All that is past and future is condensed in this present moment of time. What is the present moment?

Our mundane world functions with the base unit of time as a second. The International System of Units defines the second as about 9 billion oscillations of the caesium atom. In a second, the caesium-133 atom arises and passes nine billion times. So much activity at the subatomic level within a second – of time understood externally through science.

Life changes at a deeper level with experiential understanding – of experiencing realities of nature within, through using one’s mind-body as laboratory.

These inner scientists can be Himalayan ascetics and householder meditators achieving high levels of purity of the mind, where life becomes this moment.

The fully enlightened super-scientist called the Buddha declared 2,500 years ago of all matter being made of indivisible subatomic particles called ‘kalapas’. Kapalas arise and pass trillions of times in a moment.

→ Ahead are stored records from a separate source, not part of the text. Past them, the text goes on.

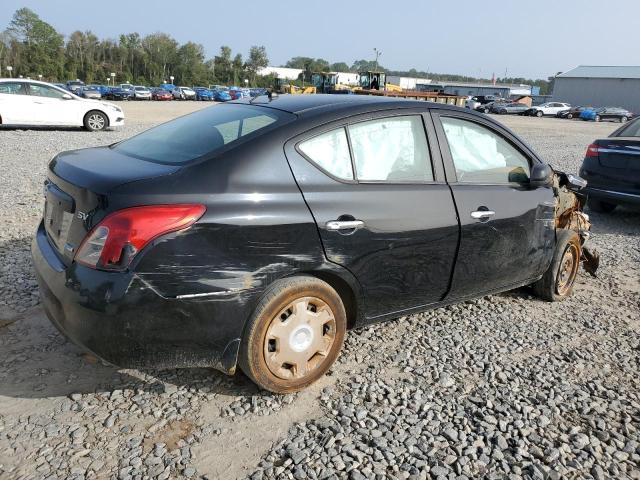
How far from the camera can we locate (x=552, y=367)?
11.0ft

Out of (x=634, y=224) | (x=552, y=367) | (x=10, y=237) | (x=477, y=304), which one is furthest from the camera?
(x=634, y=224)

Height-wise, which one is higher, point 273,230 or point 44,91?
point 44,91

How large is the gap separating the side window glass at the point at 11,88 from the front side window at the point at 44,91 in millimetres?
247

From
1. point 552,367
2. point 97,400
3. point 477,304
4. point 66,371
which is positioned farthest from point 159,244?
point 477,304

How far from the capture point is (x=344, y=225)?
2.82 m

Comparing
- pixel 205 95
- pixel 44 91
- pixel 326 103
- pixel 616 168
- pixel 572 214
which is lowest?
pixel 205 95

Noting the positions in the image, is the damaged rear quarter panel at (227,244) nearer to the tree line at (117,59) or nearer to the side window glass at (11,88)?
the side window glass at (11,88)

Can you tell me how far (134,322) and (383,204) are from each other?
148 centimetres

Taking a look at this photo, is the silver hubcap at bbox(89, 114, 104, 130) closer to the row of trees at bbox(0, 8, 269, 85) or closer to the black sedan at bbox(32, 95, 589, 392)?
the black sedan at bbox(32, 95, 589, 392)

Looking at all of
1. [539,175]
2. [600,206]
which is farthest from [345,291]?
[600,206]

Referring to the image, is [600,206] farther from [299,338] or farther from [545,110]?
[545,110]

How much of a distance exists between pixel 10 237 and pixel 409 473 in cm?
461

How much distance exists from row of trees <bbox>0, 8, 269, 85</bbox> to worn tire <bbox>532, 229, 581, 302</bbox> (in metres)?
85.9

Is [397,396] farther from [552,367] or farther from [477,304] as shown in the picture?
[477,304]
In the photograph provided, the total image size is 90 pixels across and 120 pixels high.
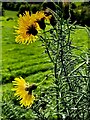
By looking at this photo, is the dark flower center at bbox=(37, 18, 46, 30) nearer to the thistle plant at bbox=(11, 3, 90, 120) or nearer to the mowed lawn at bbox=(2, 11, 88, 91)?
the thistle plant at bbox=(11, 3, 90, 120)

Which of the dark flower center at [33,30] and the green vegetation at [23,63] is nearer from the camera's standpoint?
the dark flower center at [33,30]

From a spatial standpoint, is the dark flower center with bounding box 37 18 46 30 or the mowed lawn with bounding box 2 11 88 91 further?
the mowed lawn with bounding box 2 11 88 91

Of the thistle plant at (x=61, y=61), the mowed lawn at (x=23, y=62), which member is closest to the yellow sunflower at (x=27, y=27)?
the thistle plant at (x=61, y=61)

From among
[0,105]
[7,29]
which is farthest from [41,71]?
[7,29]

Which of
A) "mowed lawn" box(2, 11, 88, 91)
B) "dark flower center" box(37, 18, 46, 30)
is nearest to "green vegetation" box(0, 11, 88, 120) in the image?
"mowed lawn" box(2, 11, 88, 91)

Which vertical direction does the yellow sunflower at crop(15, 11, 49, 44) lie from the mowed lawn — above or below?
above

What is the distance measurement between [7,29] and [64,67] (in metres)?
18.1

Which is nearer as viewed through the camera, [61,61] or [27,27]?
[27,27]

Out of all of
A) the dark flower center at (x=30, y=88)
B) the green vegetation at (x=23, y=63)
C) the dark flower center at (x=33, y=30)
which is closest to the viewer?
the dark flower center at (x=30, y=88)

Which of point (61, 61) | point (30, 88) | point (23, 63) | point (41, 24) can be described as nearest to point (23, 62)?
point (23, 63)

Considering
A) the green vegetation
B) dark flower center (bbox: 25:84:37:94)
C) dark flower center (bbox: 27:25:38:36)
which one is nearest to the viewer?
dark flower center (bbox: 25:84:37:94)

Life is a sum-total of such moments, of this present moment.

In Rangoon of 1951, Myanmar’s incorruptible Accountant General and Vipassana teacher Sayagyi U Ba Khin (1899-1971) gave a lecture on the Buddha’s enlightened realisations to a study group of officials from the Special Technical and Economic Division of the U.S. Government.

“By introspective meditation of the realities of nature within his own self, it came vividly to him that there is no substantiality, as there seems to be, in the human body,” U Ba Khin said, “and that it is the sum total of innumerable millions of kalapas (subatomic particles), each about 1/46,656th part of a particle of dust from the wheel of a chariot in summer”.

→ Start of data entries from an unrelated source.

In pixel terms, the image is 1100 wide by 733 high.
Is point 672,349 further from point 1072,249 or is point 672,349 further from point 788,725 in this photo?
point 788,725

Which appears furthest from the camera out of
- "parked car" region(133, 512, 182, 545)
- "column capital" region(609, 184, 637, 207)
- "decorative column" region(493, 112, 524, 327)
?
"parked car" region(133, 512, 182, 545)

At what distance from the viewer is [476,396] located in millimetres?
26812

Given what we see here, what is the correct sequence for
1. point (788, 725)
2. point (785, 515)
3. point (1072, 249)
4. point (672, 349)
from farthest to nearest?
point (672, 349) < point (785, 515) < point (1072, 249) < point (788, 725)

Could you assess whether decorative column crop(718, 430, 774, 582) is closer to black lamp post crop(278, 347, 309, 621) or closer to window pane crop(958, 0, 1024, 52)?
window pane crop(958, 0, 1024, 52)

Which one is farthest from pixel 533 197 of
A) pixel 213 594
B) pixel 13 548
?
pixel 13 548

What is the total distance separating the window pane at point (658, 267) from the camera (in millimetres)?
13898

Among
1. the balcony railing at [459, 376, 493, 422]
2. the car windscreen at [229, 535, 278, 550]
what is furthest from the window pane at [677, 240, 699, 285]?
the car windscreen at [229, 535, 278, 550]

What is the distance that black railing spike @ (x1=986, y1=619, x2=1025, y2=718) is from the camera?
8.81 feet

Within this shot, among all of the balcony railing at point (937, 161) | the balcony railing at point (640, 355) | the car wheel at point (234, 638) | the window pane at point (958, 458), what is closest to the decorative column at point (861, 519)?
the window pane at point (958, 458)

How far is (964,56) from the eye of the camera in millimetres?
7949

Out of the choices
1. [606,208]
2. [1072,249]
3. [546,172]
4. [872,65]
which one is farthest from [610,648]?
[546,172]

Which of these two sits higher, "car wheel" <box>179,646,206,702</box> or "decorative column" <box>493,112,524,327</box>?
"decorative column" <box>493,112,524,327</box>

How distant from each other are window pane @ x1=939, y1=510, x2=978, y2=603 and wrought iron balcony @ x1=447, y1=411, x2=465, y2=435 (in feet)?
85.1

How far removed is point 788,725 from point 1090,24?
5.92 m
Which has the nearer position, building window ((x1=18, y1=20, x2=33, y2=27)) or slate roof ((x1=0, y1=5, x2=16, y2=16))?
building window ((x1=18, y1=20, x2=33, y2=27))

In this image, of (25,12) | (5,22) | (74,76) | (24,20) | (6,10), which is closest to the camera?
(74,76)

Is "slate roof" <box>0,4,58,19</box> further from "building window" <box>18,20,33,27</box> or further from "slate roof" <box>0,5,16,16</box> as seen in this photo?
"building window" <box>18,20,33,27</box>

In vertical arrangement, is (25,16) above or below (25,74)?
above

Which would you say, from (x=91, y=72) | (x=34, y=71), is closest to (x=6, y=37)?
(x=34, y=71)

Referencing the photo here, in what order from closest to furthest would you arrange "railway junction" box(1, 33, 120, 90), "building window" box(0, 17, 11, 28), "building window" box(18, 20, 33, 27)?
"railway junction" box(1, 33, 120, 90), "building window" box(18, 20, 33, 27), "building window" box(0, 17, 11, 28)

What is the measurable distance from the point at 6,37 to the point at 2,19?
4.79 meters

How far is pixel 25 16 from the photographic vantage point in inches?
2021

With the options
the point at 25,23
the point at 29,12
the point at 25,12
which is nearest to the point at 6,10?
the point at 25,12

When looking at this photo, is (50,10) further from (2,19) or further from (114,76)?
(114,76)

Each kalapa is in a continuous state of change. The Buddha experienced the subtler reality that quantum physicists search in their hunt for the ‘god particle’ such as the Higgs boson.

This ‘I’ to which we develop so much attachment is merely mind matter phenomenon of subatomic particles arising and passing each moment. Being with this reality of impermanence decreases the ego – the biggest hindrance to meaningful success and peace of mind.

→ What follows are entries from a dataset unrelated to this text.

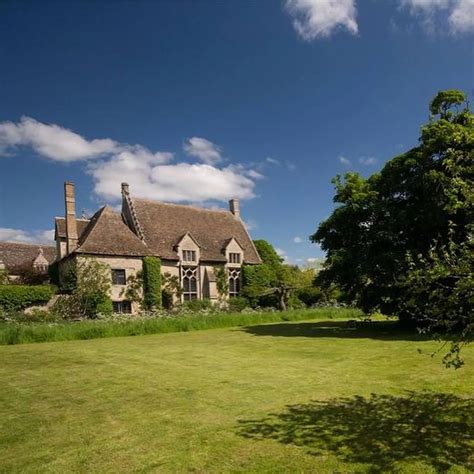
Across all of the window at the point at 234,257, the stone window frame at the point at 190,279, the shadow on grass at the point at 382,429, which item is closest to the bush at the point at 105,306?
the stone window frame at the point at 190,279

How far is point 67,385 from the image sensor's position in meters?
10.1

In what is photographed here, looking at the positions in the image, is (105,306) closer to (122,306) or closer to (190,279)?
(122,306)

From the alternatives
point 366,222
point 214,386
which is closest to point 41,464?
point 214,386

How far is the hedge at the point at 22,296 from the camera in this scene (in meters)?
31.6

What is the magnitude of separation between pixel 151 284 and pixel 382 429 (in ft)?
109

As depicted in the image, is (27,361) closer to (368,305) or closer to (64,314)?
(368,305)

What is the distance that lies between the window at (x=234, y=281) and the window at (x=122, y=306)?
11074mm

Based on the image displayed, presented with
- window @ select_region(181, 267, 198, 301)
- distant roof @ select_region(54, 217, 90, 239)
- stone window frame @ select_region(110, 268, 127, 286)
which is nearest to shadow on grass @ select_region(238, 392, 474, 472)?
stone window frame @ select_region(110, 268, 127, 286)

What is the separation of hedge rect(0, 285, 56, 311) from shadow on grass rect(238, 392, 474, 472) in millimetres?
29957

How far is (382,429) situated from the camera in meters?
6.39

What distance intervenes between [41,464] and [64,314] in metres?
29.5

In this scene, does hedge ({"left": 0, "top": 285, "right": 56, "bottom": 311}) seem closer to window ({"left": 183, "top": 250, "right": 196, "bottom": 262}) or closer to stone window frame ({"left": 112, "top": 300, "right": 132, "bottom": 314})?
stone window frame ({"left": 112, "top": 300, "right": 132, "bottom": 314})

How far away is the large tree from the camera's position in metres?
17.8

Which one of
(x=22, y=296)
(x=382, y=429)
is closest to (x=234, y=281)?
(x=22, y=296)
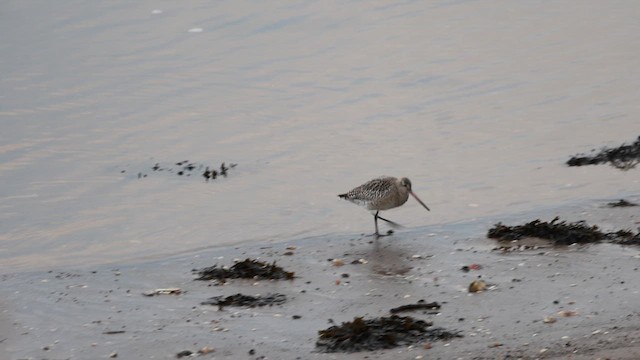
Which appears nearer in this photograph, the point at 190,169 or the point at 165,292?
the point at 165,292

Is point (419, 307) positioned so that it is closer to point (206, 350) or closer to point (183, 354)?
point (206, 350)

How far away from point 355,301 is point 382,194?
9.31 feet

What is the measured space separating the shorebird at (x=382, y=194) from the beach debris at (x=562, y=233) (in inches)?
56.6

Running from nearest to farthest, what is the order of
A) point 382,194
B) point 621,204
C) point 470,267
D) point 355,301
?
point 355,301 < point 470,267 < point 621,204 < point 382,194

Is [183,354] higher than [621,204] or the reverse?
the reverse

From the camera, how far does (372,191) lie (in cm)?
1280

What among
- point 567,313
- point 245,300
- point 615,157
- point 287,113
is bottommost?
point 567,313

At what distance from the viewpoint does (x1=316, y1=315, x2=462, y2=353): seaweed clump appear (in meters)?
8.72

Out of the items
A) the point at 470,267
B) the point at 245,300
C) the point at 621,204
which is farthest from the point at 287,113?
the point at 245,300

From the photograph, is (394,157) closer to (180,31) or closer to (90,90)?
(90,90)

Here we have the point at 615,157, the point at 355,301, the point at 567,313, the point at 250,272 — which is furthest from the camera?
the point at 615,157

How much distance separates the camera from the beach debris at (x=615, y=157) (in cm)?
1422

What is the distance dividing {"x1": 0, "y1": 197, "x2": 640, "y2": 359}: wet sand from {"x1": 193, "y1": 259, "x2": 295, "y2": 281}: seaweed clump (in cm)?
10

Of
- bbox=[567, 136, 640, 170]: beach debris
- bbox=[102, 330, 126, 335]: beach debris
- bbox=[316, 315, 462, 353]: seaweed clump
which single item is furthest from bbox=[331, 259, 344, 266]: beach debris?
bbox=[567, 136, 640, 170]: beach debris
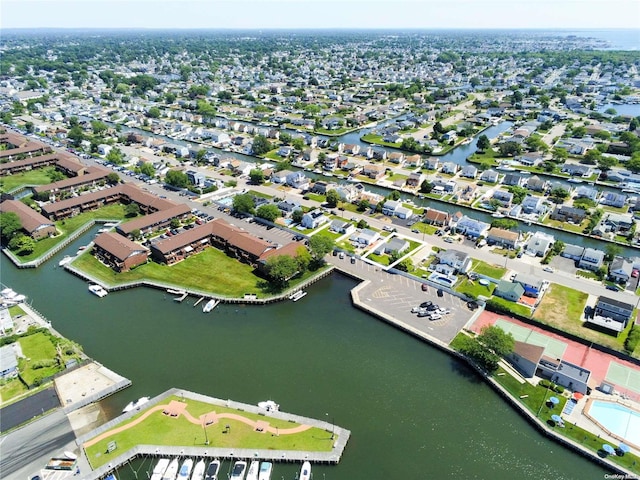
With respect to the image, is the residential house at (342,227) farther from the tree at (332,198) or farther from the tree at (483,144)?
the tree at (483,144)

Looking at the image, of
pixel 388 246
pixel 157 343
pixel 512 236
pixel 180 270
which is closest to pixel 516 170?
pixel 512 236

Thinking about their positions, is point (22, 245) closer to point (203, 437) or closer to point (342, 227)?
point (203, 437)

Being with the present moment improves quality of work and life. A concentrated mind suffers no distractions from the task at hand. That is why successful people get immersed in the moment. Top athletes excel in “the zone”, a bubble of impenetrable concentration focussed on the present moment.

India’s favourite obsession of cricket has seen this in distinguished careers – Sunil Gavaskar’s trance-like concentration when batting, Sachin Tendulkar remarking his mind was a thought-free blank just before the next ball, and Mahendra Singh Dhoni emphasizing importance of being in the present moment.

Far greater benefits are reaped in the supra mundane life, when being in the present moment becomes the core of successful meditation practice. By being in the present moment, we master the mind instead of being its slave.

Not that the past is erased from memory and the future disappears. We access the storage of past experiences and make plans for the future from a conscious decision to do so, not from wild wanderings of the mind like a driver losing control of the car.

Mastery of the mind can be gained with practice of Anapana being taught online in these pandemic times (www.vridhamma.org/register). Anapana, the preparatory exercise for Vipassana, focuses on awareness of the natural respiration – the in-coming, outgoing breath, as it is, this moment. No artificial regulation of the breath as in pranayama.

“We have to experience the ocean of infinite waves surging within, the river of inner sensations flowing within, countless vibrations within every atom of the body,” wrote Sayagyi U Goenka. “We have to witness our continuously changing nature – all happening at an extremely subtle level. To reach this state, we have to start observing the flow of respiration.”

Being in the present moment strengthens the mind. Stronger mind leads to better life. A strong, concentrated mind never postpones. It focuses on work this moment – the essential to success.

The life of the cosmos, celestial and human beings have the inescapable basis of impermanence, from moment to moment. How well we live depends on how well we use this moment.

The writer is a senior, Mumbai-based journalist.